Variation in Terms of Contract / Objects in Prospectus (Sec 27)

# Section 27 — Variation in Terms of Contract or Objects in Prospectus

## The Rule

A company cannot vary the terms of a contract or objects stated in the prospectus unless:

  • A Special Resolution (SR) is passed at a general meeting; AND
  • The SR is passed by way of postal ballot.

## Contents of the Notice for SR

The notice convening the SR must contain:

1. Original purpose or object of the issue;

2. Total money raised;

3. Money utilized for the original objects;

4. Progress on originally proposed objects (e.g., 50%, 60%);

5. Unutilized amount from the funds raised;

6. Details of the proposed variation in terms of contract or objects;

7. Justification for the variation;

8. Proposed timeframe to achieve the varied objectives;

9. Clause-wise details of original objects;

10. Risk factors of the new objects;

11. Any other information relevant to enable members to make an informed decision.

## Publicity Requirements

  • The notice of SR must be published in 2 newspapers circulating in the place of the registered office:
  • One in English;
  • One in the vernacular (local) language.
  • The notice must also be posted on the company's website.

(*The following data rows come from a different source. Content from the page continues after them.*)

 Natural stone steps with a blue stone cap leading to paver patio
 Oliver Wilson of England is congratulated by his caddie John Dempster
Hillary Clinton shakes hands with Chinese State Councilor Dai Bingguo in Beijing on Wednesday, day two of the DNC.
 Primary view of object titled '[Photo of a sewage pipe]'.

## Prohibition on Speculation

The company cannot use the funds raised through the prospectus for:

  • Buying, trading, or dealing in equity shares of any other listed company.

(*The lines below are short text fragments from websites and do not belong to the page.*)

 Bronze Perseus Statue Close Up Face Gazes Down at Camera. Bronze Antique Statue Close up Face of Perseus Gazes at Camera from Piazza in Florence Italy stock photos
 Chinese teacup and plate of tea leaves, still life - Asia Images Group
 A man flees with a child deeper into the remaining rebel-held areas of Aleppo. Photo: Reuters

This prevents diversion of public funds into speculative investments.

## Exit Offer to Dissenting Shareholders

  • Dissenting shareholders (those who voted against the variation) must be offered an exit option.
  • The exit is offered by the promoters or controlling shareholders.
  • The exit price and manner are as specified by SEBI.

## Practical Significance

Section 27 protects investors who relied on the original prospectus disclosure. If a company wants to redirect funds, it cannot do so unilaterally — investors get a vote AND a guaranteed exit.

Worked example

### Example 1

Example: ABC Ltd. raised ₹500 crore in its IPO for setting up a new plant. After 6 months, the Board decides to use ₹200 crore instead to acquire a subsidiary. What is the procedure?

Answer:

1. Convene a general meeting via postal ballot.

2. Pass a Special Resolution with full disclosures (purpose, utilization till date, new object, justification, risks).

3. Publish the notice in 2 newspapers (1 English + 1 vernacular) AND on the company website.

4. Offer dissenting shareholders an exit at SEBI-specified price.

5. Funds cannot be used to invest in equity of other listed companies.

⚠️ Common exam mistakes

  • Trying to vary terms via an Ordinary Resolution — SR via postal ballot is mandatory.
  • Forgetting publication in vernacular newspaper.
  • Overlooking the exit offer obligation to dissenting shareholders.
  • Using IPO funds for buying shares of other listed companies — strictly prohibited.
Bare-Act text Section 27 · Companies Act, 2013 · click to expand
Section 27(1): A company shall not, at any time, vary the terms of a contract referred to in the prospectus or objects for which the prospectus was issued, except subject to the approval of, or except subject to an authority given by the company in general meeting by way of special resolution.